Oui, se retrouver sur le court central avec un public qui découvre, c’est super. Au départ, ils n’ont pas forcément l’idée d’aller voir ce sport là et puis ils se disent que celui qui est en train de jouer touche la balle, qu’il joue bien, qu’il sert plus vite que moi… Quand on a une tribune pour le faire c’est magique.

Vous avez retrouvé les mêmes fondamentaux entre le tennis et le tennis en fauteuil ?

Oui, les fondamentaux sont les mêmes, ce sont les yeux, l’intégration des données. On a un certain nombre d’éléments, il faut se déplacer vers la balle et faire en sort que le plan de frappe soit le bon. On est habitué à garder les yeux sur la balle sauf qu’avec un fauteuil qui est toujours en mouvement, on est parfois dos à la balle ou dos au filet. Et pourtant, il faut l’accepter. Il y a des paramètres à intégrer et il faut quelques années pour être le meilleur. Mais ça reste le même amour pour la balle jaune.

Il y a 3 ans, vous nous aviez montré votre tout nouveau fauteuil, il est toujours d’actualité ?

C’est toujours mon fauteuil, oui, mais on a travaillé sur des points d’amélioration.

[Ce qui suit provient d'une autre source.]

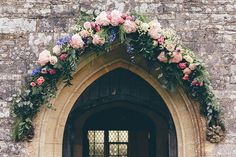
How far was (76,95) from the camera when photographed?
18.4 ft

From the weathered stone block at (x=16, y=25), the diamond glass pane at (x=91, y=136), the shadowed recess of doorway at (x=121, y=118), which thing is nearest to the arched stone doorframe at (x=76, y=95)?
the weathered stone block at (x=16, y=25)

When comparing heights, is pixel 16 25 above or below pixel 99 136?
above

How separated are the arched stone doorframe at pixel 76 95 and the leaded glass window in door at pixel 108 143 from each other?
1.61 meters

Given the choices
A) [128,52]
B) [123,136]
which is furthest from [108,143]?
[128,52]

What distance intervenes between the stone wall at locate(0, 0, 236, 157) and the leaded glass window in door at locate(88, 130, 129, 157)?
1940mm

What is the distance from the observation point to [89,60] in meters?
5.52

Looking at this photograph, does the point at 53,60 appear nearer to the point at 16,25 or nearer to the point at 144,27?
the point at 16,25

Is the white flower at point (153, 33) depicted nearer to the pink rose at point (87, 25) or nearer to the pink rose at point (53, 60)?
the pink rose at point (87, 25)

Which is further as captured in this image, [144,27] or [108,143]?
[108,143]

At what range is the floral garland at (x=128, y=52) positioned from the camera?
5.26m

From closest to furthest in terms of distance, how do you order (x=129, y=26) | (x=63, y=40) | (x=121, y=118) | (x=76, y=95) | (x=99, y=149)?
(x=129, y=26) → (x=63, y=40) → (x=76, y=95) → (x=99, y=149) → (x=121, y=118)

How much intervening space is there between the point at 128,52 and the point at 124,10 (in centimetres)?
52

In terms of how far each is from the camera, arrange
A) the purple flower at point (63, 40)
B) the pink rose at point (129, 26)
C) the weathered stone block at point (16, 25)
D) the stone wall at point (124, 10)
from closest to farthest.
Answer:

Actuellement, on travaille avec Michelin car ils possèdent une base de données incroyable, notamment dans le déplacement et dans la résistance au déplacement. Quand les roues sont très gonflées, on va glisser, on va perdre en vitesse et en adhérence. Au départ, je m’étais mis très bas, près de mes roues mais je me suis rendue compte qu’on voyait moins bien la ligne de fond, ça tombe plus au service… Il y a une certaine adéquation à trouver.

On a l’impression que ce fauteuil peut avoir des utilisations multiples…

Chaque fois que je réfléchis, je réfléchis selon l’approche de la conception universelle. Plutôt que de répondre à un besoin pour une personne en particulier, je me demande comment un produit pourrait servir à tous. Typiquement, pour mon fauteuil, le but serait que tout le monde puisse s’assoir dessus et jouer. On pourrait imaginer un sport qui se joue sur une roue. Moi je pratique un sport qui, par le règlement, est réservé aux déficients. Mais non, nous on a envie de partager, de vivre ensemble et que ce sport ne soit pas réservé à une vie où chacun est dans une case.

Votre idée c’est donc de créer un sport à part entière, pour tous ?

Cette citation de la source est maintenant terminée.